» **Source records**
-- Start --

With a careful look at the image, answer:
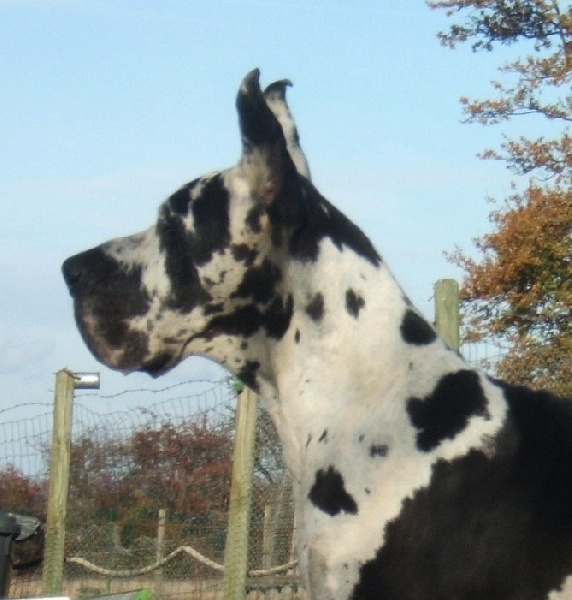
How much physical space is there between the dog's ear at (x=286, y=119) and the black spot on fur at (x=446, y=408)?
0.80 meters

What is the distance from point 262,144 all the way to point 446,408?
94 centimetres

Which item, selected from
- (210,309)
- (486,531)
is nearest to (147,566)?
(210,309)

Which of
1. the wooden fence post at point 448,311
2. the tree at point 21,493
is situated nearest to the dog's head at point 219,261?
the wooden fence post at point 448,311

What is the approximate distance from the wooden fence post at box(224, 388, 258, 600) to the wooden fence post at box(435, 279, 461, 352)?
1.27m

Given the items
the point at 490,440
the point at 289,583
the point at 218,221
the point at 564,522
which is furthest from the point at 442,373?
the point at 289,583

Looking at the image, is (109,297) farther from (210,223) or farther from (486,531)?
(486,531)

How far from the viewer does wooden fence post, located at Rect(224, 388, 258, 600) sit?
753 cm

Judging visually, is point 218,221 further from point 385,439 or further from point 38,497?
point 38,497

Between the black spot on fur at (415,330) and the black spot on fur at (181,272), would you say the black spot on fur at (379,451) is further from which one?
the black spot on fur at (181,272)

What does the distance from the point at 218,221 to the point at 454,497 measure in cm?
113

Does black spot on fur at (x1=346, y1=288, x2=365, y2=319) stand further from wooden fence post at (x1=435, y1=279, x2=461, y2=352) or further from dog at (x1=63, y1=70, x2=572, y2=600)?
wooden fence post at (x1=435, y1=279, x2=461, y2=352)

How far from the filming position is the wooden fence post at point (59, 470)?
880 centimetres

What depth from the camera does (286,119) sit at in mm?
4188

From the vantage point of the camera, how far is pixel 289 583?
7.88 m
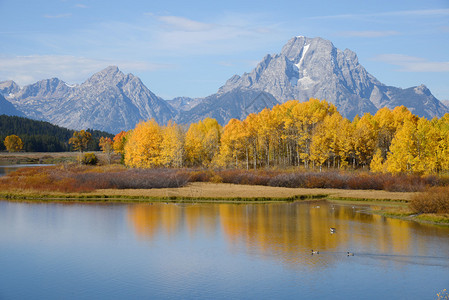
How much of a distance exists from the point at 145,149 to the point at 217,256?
247 feet

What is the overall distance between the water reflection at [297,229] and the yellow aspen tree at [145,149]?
161 ft

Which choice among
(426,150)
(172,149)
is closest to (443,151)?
(426,150)

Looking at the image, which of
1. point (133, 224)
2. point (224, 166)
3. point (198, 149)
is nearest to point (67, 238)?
point (133, 224)

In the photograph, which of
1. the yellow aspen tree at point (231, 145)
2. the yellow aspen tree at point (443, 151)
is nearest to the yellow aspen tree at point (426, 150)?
the yellow aspen tree at point (443, 151)

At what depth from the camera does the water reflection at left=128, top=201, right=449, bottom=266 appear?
31.2 meters

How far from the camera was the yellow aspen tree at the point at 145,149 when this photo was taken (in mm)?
101750

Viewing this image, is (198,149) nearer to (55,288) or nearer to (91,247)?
(91,247)

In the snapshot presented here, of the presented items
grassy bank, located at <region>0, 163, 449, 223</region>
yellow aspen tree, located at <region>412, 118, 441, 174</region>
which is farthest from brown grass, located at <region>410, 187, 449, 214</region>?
yellow aspen tree, located at <region>412, 118, 441, 174</region>

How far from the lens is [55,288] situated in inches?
964

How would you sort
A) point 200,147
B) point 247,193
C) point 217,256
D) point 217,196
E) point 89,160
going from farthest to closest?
point 89,160, point 200,147, point 247,193, point 217,196, point 217,256

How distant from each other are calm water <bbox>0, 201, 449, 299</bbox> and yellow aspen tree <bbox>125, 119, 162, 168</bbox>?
54465 millimetres

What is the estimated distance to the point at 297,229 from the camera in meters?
38.9

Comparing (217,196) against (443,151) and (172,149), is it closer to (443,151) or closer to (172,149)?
(443,151)

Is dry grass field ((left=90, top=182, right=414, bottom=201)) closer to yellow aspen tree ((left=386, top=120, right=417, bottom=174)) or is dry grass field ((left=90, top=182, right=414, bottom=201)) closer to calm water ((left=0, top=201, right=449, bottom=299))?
calm water ((left=0, top=201, right=449, bottom=299))
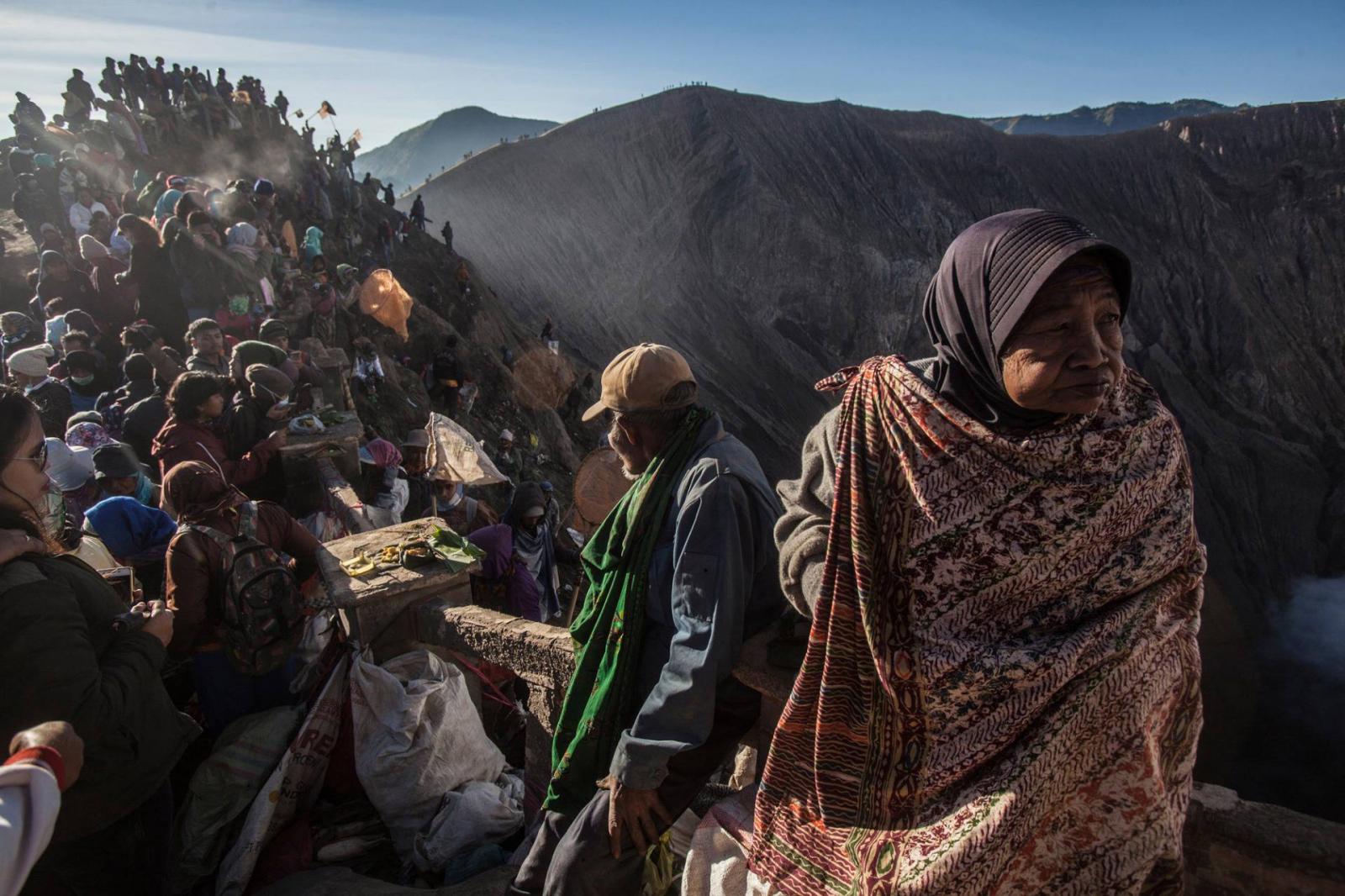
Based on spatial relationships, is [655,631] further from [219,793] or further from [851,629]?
[219,793]

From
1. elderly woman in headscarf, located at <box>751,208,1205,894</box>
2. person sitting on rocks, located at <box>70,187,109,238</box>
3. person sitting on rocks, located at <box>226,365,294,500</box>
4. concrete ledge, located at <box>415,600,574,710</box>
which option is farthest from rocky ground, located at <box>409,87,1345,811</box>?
elderly woman in headscarf, located at <box>751,208,1205,894</box>

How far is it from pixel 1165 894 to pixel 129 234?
364 inches

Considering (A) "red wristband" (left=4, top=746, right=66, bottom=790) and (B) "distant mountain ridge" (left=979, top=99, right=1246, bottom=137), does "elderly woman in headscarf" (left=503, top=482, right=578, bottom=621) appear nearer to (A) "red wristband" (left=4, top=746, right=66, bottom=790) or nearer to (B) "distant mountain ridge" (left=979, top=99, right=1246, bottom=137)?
(A) "red wristband" (left=4, top=746, right=66, bottom=790)

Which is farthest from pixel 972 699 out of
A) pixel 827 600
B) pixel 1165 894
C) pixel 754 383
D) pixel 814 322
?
pixel 814 322

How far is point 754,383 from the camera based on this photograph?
97.9ft

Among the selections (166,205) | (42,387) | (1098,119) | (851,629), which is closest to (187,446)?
(42,387)

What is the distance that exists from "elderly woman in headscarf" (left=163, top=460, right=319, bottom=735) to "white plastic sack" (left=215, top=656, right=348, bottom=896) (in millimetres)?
301

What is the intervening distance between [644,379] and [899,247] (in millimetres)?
36500

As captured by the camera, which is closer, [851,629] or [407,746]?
[851,629]

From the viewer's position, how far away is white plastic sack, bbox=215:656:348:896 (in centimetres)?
254

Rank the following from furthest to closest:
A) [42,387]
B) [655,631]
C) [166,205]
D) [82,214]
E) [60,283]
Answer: [82,214] < [166,205] < [60,283] < [42,387] < [655,631]

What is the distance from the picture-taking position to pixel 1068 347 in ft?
3.99

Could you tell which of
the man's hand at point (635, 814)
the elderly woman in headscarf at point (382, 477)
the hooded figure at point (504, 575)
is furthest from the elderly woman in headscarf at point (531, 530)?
the man's hand at point (635, 814)

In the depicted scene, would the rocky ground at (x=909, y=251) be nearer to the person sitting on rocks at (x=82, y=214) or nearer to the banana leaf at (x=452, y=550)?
the person sitting on rocks at (x=82, y=214)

-- End --

» **Task goal**
Reproduce every one of the rows above verbatim, omitting the pictures from your answer.

» **In response**
With a careful look at the image, answer:
How much physical space is there between the dog's ear at (x=286, y=119) and the black spot on fur at (x=446, y=408)?
0.80 meters

What is the distance from point 262,144 all the way to point 446,408?
94 centimetres

Which item, selected from
- (210,309)
- (486,531)
is nearest to (147,566)?
(210,309)

Which of
1. the wooden fence post at point 448,311
2. the tree at point 21,493
is situated nearest to the dog's head at point 219,261?
the wooden fence post at point 448,311

What is the approximate distance from the wooden fence post at box(224, 388, 258, 600) to the wooden fence post at box(435, 279, 461, 352)?
1.27m

Given the items
the point at 490,440
the point at 289,583
the point at 218,221
the point at 564,522
which is furthest from the point at 442,373?
the point at 289,583

Looking at the image, is (109,297) farther from (210,223) or farther from (486,531)?
(486,531)

How far from the viewer does wooden fence post, located at Rect(224, 388, 258, 600) sit?
753 cm

Judging visually, is point 218,221 further from point 385,439 or further from point 38,497?
point 38,497

Between the black spot on fur at (415,330) and the black spot on fur at (181,272), would you say the black spot on fur at (379,451) is further from which one?
the black spot on fur at (181,272)

What does the distance from the point at 218,221 to the point at 454,497 measure in cm?
113

Does black spot on fur at (x1=346, y1=288, x2=365, y2=319) stand further from wooden fence post at (x1=435, y1=279, x2=461, y2=352) or further from dog at (x1=63, y1=70, x2=572, y2=600)?
wooden fence post at (x1=435, y1=279, x2=461, y2=352)

How far from the filming position is the wooden fence post at point (59, 470)?
880 centimetres

What depth from the camera does (286,119) sit at in mm?
4188

From the vantage point of the camera, how far is pixel 289 583?
7.88 m
How much of a distance exists from the point at 145,149 to the point at 217,256?
247 feet

What is the overall distance between the water reflection at [297,229] and the yellow aspen tree at [145,149]?
161 ft

Which choice among
(426,150)
(172,149)
is closest to (443,151)?
(426,150)

Looking at the image, which of
1. point (133, 224)
2. point (224, 166)
3. point (198, 149)
is nearest to point (67, 238)?
point (133, 224)

In the photograph, which of
1. the yellow aspen tree at point (231, 145)
2. the yellow aspen tree at point (443, 151)
is nearest to the yellow aspen tree at point (426, 150)?
the yellow aspen tree at point (443, 151)

At what depth from the camera does the water reflection at left=128, top=201, right=449, bottom=266 appear?
31.2 meters

How far from the camera was the yellow aspen tree at the point at 145,149 when this photo was taken (in mm)?
101750

Viewing this image, is (198,149) nearer to (55,288) or nearer to (91,247)?
(91,247)

In the snapshot presented here, of the presented items
grassy bank, located at <region>0, 163, 449, 223</region>
yellow aspen tree, located at <region>412, 118, 441, 174</region>
which is farthest from brown grass, located at <region>410, 187, 449, 214</region>?
yellow aspen tree, located at <region>412, 118, 441, 174</region>

How far from the lens is [55,288] situated in inches?
964

How would you sort
A) point 200,147
B) point 247,193
C) point 217,256
D) point 217,196
E) point 89,160
going from farthest to closest?
point 89,160, point 200,147, point 247,193, point 217,196, point 217,256

How distant from each other are calm water <bbox>0, 201, 449, 299</bbox> and yellow aspen tree <bbox>125, 119, 162, 168</bbox>?
54465 millimetres

What is the estimated distance to the point at 297,229 from the camera in meters?
38.9

Comparing (217,196) against (443,151) and (172,149), is it closer to (443,151) or closer to (172,149)?
(443,151)

Is dry grass field ((left=90, top=182, right=414, bottom=201)) closer to yellow aspen tree ((left=386, top=120, right=417, bottom=174)) or is dry grass field ((left=90, top=182, right=414, bottom=201)) closer to calm water ((left=0, top=201, right=449, bottom=299))?
calm water ((left=0, top=201, right=449, bottom=299))
Based on spatial relationships, is [655,631] further from [219,793] or further from [851,629]?
[219,793]

From
1. elderly woman in headscarf, located at <box>751,208,1205,894</box>
2. person sitting on rocks, located at <box>70,187,109,238</box>
3. person sitting on rocks, located at <box>226,365,294,500</box>
4. concrete ledge, located at <box>415,600,574,710</box>
which option is farthest from rocky ground, located at <box>409,87,1345,811</box>?
elderly woman in headscarf, located at <box>751,208,1205,894</box>

How far is it from pixel 1165 894 to pixel 129 234?
364 inches

Considering (A) "red wristband" (left=4, top=746, right=66, bottom=790) and (B) "distant mountain ridge" (left=979, top=99, right=1246, bottom=137), does "elderly woman in headscarf" (left=503, top=482, right=578, bottom=621) appear nearer to (A) "red wristband" (left=4, top=746, right=66, bottom=790) or nearer to (B) "distant mountain ridge" (left=979, top=99, right=1246, bottom=137)?
(A) "red wristband" (left=4, top=746, right=66, bottom=790)

Which is farthest from pixel 972 699 out of
A) pixel 827 600
B) pixel 1165 894
C) pixel 754 383
D) pixel 814 322
?
pixel 814 322

How far is point 754,383 from the camera based on this photograph?
97.9ft

Among the selections (166,205) | (42,387) | (1098,119) | (851,629), which is closest to (187,446)?
(42,387)

What is the distance that exists from "elderly woman in headscarf" (left=163, top=460, right=319, bottom=735) to "white plastic sack" (left=215, top=656, right=348, bottom=896) (in millimetres)?
301

What is the intervening distance between [644,379] and [899,247] (in millimetres)?
36500

As captured by the camera, which is closer, [851,629] or [407,746]?
[851,629]

From the viewer's position, how far away is white plastic sack, bbox=215:656:348:896 (in centimetres)?
254

Rank the following from furthest to closest:
A) [42,387]
B) [655,631]
C) [166,205]
D) [82,214]
E) [60,283]
Answer: [82,214] < [166,205] < [60,283] < [42,387] < [655,631]

What is the distance from the picture-taking position to pixel 1068 347 in ft?
3.99

Could you tell which of
the man's hand at point (635, 814)
the elderly woman in headscarf at point (382, 477)
the hooded figure at point (504, 575)
is furthest from the elderly woman in headscarf at point (531, 530)?
the man's hand at point (635, 814)

In the depicted scene, would the rocky ground at (x=909, y=251) be nearer to the person sitting on rocks at (x=82, y=214) or nearer to the banana leaf at (x=452, y=550)?
the person sitting on rocks at (x=82, y=214)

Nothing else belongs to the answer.